Conversely, a US debt deal could negatively impact digital assets like Bitcoin. Specifically, when the limit is raised, the Treasury will need to rebuild its cash balance again. This will likely occur through the issuance of government bonds. Then, liquidity could be sucked out of the system, putting pressure on bond yields amid more issuance. Bitcoin has been observed to move oppositely from bond yields.

How it Could Affect Bitcoin

Source: CryptoSlate

A deal would eliminate potential catastrophic developments, and also affect digital assets that are dependent on fiat liquidity. Noelle Acheson, the author of Crypto is Macro, discussed the potential. “Money will move out of case and risk assets into US government bonds, especially as yields on these instruments rise to offset the increase in supply,” she told Coindesk.

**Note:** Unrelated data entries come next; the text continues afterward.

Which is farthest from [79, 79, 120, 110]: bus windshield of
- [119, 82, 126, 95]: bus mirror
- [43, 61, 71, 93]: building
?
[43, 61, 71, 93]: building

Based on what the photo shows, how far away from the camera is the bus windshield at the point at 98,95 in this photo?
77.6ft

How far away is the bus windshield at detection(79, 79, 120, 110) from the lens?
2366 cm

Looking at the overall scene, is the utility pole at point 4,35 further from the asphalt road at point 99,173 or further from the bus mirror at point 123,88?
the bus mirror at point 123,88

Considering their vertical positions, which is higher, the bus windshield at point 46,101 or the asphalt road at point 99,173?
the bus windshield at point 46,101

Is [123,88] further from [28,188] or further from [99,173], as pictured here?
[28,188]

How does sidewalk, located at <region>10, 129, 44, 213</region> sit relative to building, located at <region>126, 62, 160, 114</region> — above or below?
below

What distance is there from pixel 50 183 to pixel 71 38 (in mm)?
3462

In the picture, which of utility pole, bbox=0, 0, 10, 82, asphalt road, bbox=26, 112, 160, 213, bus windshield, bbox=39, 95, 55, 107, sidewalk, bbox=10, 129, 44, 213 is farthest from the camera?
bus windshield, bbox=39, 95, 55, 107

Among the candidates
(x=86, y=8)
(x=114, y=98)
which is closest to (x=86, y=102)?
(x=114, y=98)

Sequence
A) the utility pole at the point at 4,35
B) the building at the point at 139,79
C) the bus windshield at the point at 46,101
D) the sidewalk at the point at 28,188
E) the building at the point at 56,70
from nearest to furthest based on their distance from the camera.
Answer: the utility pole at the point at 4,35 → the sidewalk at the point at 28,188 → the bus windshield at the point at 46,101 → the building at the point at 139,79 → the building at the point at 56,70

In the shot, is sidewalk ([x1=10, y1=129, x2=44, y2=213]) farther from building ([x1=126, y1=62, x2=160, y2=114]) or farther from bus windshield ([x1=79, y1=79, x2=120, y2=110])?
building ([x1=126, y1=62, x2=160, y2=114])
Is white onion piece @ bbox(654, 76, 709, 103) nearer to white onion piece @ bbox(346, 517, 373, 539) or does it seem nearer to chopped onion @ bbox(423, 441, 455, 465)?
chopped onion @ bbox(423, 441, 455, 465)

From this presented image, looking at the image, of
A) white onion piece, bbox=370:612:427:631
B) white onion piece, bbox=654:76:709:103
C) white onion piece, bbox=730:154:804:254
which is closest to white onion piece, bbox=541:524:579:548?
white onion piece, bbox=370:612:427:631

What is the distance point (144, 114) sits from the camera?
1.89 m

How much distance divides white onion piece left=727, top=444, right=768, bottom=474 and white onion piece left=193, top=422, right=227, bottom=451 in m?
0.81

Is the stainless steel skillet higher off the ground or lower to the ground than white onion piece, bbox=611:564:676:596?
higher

“This could be bad for Bitcoin and gold, which in theory fall in price when yields are rising,” she stated. Additionally, she remarked, “The issuance of more US government debt would increase public spending, which would be good for the economy, further delaying the likelihood of rate cuts.”

A debt default would have catastrophic consequences for the country’s economic standing. However, it is worth observing how a debt deal could impact the digital asset sector. Subsequently, only time will tell how both aspects of this crucial development respond.